İklim değişikliğinden kaynaklanan olumsuz sağlık etkilerini azaltmak için çok disiplinli ve entegre halde çalışmalar yapılmalıdır. Öncelikle emisyon salınımını azaltmak ve atmosferdeki CO2’in bitkiler ve mikroorganizmalar tarafından ayrıştırılmasını arttırmak gerekmektedir. İkinci olarak, iklim değişikliğini hastalıkla ilişkilendiren olaylar üzerinde önlem alınmalıdır. Son olarak, olumsuz sonuçlarla başa çıkmak için uygun halk sağlığı sistemleri geliştirilmelidir.
Türkiye’de iklim değişikliği ve sağlık ilişkisi ile ilgili 2015 yılında “İklim Değişikliğinin Sağlık Üzerine Olumsuz Etkilerinin Azaltılması Ulusal Programı ve Eylem Planı’ hazırlanmıştır. Mart 2021’de TBMM Küresel İklim Değişikliğinin Etkilerinin En Aza İndirilmesi, Kuraklıkla Mücadele ve Su Kaynaklarının Verimli Kullanılması İçin Alınması Gereken Tedbirlerin Belirlenmesi Amacıyla Meclis Araştırması Komisyonu kurulmuştur.

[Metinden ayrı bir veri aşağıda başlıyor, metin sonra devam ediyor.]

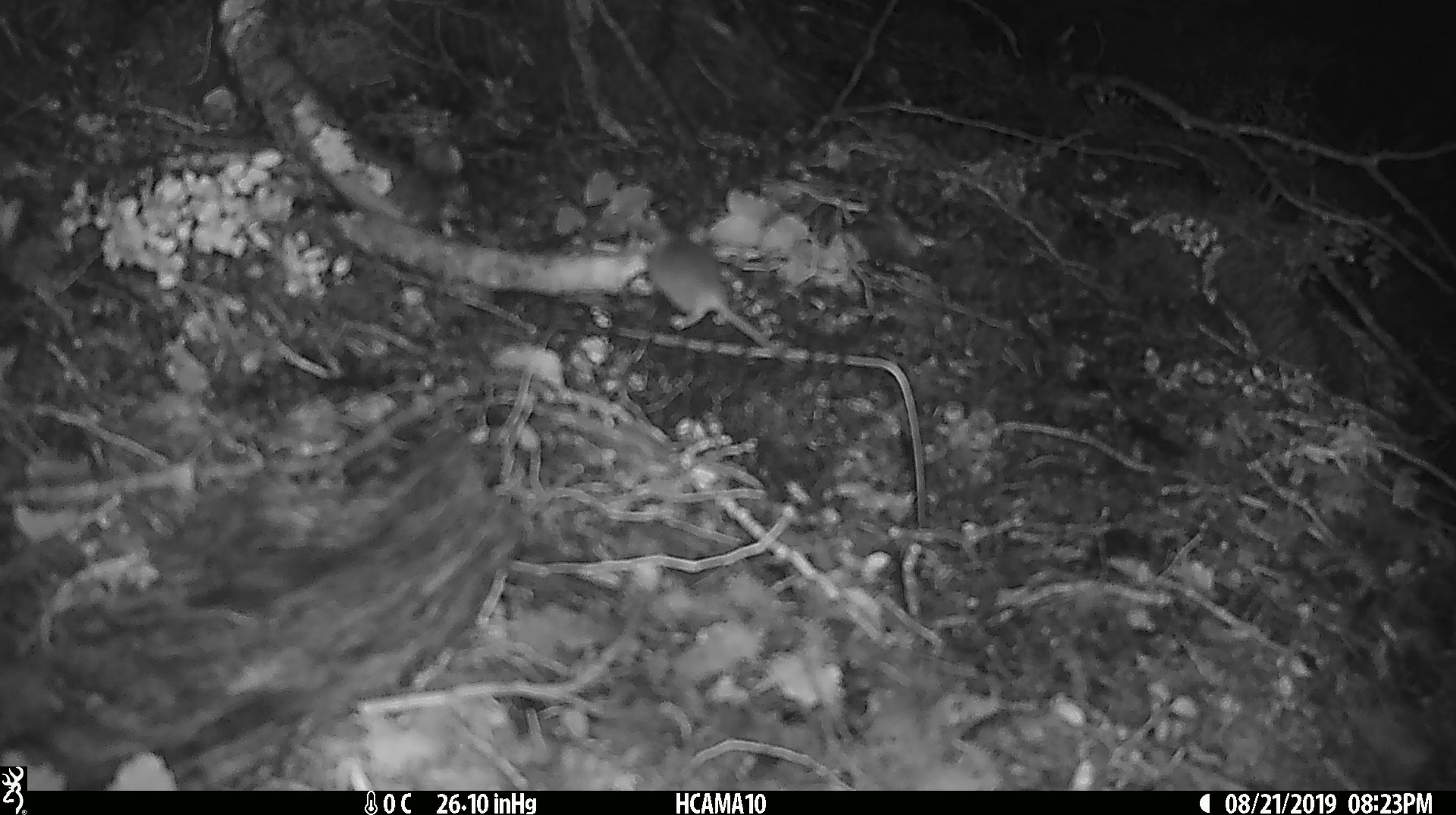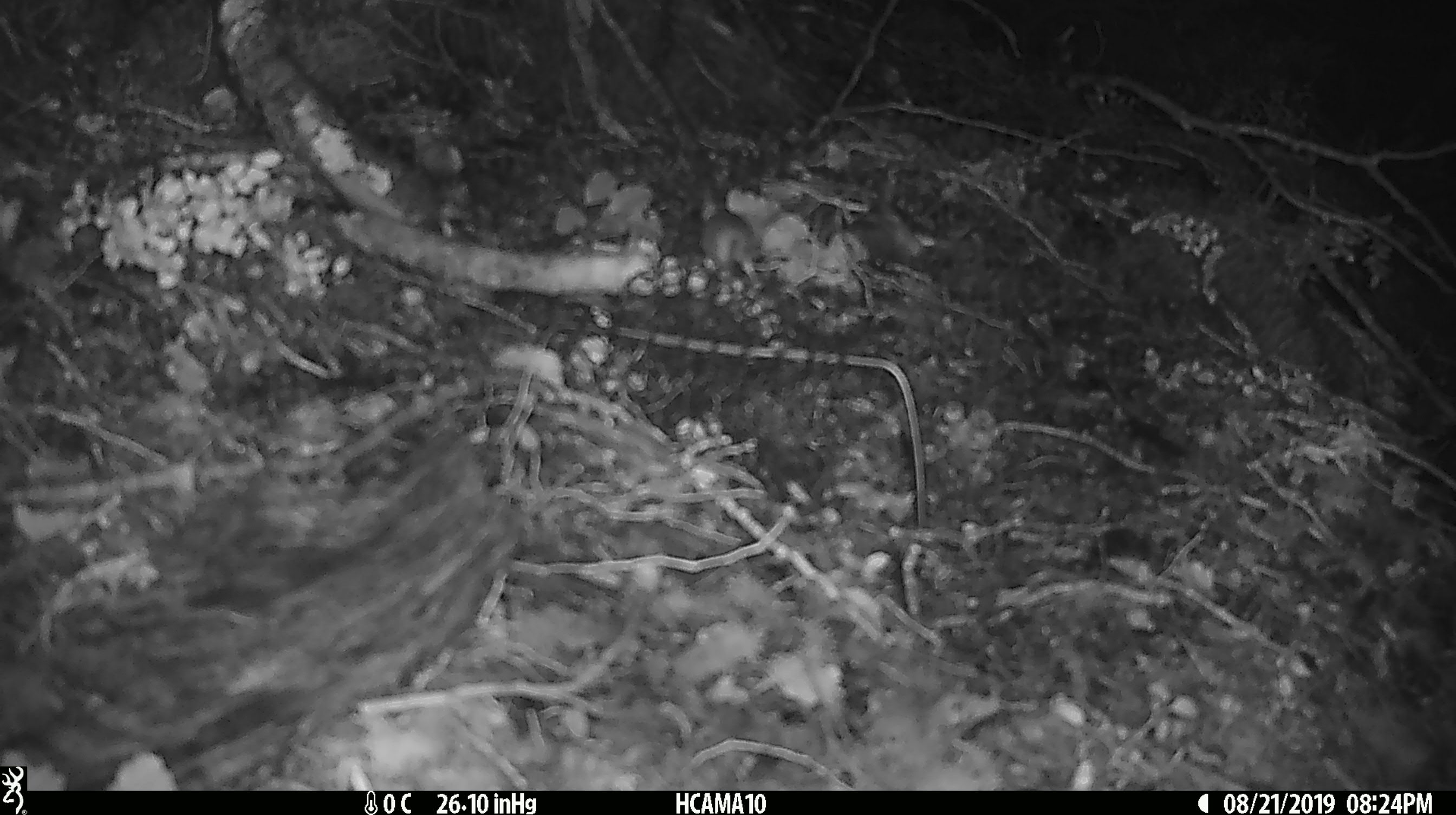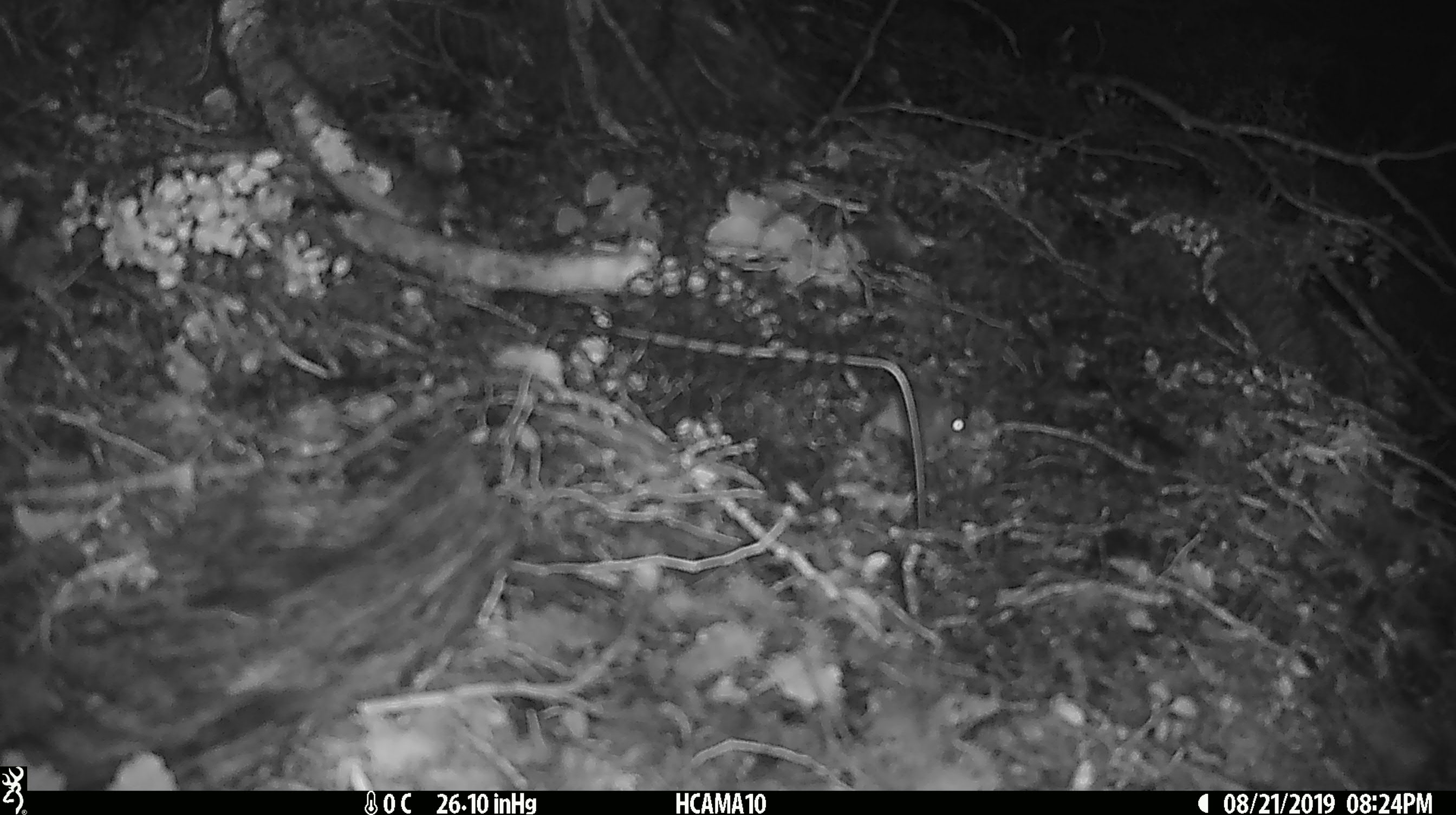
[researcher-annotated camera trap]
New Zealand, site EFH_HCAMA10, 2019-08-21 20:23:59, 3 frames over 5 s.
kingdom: Animalia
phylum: Chordata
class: Mammalia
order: Rodentia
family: Muridae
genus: Mus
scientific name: Mus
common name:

Türkiye’de iklim değişikliğinin en fazla hissedildiği, iklim değişikliğine bağlı insan sağlığının en fazla etkilendiği bölgelerin başında Büyük Menderes Havzası gelmektedir. Büyük Menderes Havzasının can damarı olan Büyük Menderes Nehri Türkiye’nin en kirli 3’cü nehridir. Nehir kirliliğine bağlı olarak her gün toplu balık ölümleri yaşanmakta, balıkların genetik yapısı değişmektedir. Büyük Menderes Nehir suyu ile sulanan tarımsal topraklardaki kirlilik nehir kirliliğinden 5 kat fazladır. Kirli su ile sulanan ve kirli topraklarda yetişen tarımsal ürünler ağır metal ve kanserojen madde deposu görevi görmekte. Tarımsal ürünleri tüketen insanlar ise solunum hastalıkları, kanser, dolaşım hastalıkları, metabolik ve beslenme bozukluğu hastalıkları, endokrin hastalıkları pençesinde ölüm sırasını beklemekte. Aydın bu değişikliklere bağlı olarak Türkiye’de dolaşım sistemi hastalıklarına bağlı ölümlerin en fazla olduğu il haline gelmiştir. Aydın’da tiroid, lenfoma, mide-bağırsak ve mesane kanserlerine bağlı ölümler Avrupa ve Türkiye ortalamasından daha fazla meydana gelmektedir. Heredot tarafından “Gök kubbe altındaki en güzel topraklar” diye adlandırılan Aydın toprakları Aydın halkı ve yöneticilerin aç gözlülüğü, umursamazlığı sonucu bugün hastalık, kanser ve ölüm toprakları haline gelmiştir.